As it happens, I’ve never visited a porn site on the internet. I understand this makes me a moocher, because porn is the profit engine that built the worldwide web and I have been enjoying the free parts without chipping in my fair share. I am deeply sorry for letting the internet down and, most likely, forcing others to pick up the rest of the tab.
On the plus side, my lack of engagement in the world of online sex gives me a different perspective when certain emails pop up. No, I’m not referring to the emails from goddesses in faraway lands who want nothing more than to send me their photos and, um, watch Netflix with me.
Rather, it’s the notes that offer me my own career as a porn star by sharing my intimate online moments with an adoring and appreciative audience of friends, family and strangers alike. I get a few notes every week and they all read about the same: “Your password is __________. I hacked the website you were watching for porn and I recorded a really embarrassing selfie. Either you pay up or I will post the video for all to see.”
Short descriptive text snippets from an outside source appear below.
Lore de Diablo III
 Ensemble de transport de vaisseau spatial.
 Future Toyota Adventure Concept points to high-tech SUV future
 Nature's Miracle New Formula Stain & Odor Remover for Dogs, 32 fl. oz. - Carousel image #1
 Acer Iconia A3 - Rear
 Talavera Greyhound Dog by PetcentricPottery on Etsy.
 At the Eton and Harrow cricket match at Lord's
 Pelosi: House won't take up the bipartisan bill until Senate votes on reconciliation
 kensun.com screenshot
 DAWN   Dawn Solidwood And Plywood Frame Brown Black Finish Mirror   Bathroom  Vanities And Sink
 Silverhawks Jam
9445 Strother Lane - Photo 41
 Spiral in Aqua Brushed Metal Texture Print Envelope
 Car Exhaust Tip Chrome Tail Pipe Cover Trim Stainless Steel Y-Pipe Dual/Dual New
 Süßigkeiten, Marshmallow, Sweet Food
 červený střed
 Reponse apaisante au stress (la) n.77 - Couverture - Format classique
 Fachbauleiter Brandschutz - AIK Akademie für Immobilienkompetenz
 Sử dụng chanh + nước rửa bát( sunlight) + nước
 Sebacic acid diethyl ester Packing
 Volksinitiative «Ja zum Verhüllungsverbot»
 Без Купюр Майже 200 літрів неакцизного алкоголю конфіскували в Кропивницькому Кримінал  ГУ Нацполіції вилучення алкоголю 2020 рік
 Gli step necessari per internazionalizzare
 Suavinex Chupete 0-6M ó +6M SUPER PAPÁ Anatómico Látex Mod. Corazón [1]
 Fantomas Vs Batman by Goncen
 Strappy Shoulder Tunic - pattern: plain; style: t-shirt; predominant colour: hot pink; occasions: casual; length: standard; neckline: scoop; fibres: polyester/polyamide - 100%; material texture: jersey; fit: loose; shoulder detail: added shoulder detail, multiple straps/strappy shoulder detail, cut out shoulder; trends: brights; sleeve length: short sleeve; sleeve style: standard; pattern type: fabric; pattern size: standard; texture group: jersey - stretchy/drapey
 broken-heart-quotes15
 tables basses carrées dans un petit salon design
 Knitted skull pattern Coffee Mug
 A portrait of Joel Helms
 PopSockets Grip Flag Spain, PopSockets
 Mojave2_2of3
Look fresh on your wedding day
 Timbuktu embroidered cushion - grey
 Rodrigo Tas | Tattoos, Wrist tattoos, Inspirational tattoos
When I opened the first of these emails, the password looked like one I might have used several years ago, but it isn’t close to anything on my current list. I can only assume my friendly neighborhood sextortionists bought or stole some old login information from one of the many sites that insist I create a “secure” account in order to do business with them. Of course, they also insist they will protect my information with the greatest security system in the universe, although I get a steady stream of emails that give lie to that claim.
I do feel great sympathy for all the people who are scrambling to come up with the Bitcoin to pay off their new friends. Like the hospitals that must pay off hackers to unlock their critical patient data, victims of sextortion must rely on dishonorable people to behave honorably after the payment is made.
Good luck on that one.
Of course, it’s possible that all these emails are based on no hacks at all, but include enough info that they’ll apply to some percentage of the recipients on the list. If a bot sends out 2 million emails that indicate a password and a porn site, they’re bound to make a match with a few hundred recipients. It’s a very wide net, but at $1,500 or so per payoff, that’s a profitable venture.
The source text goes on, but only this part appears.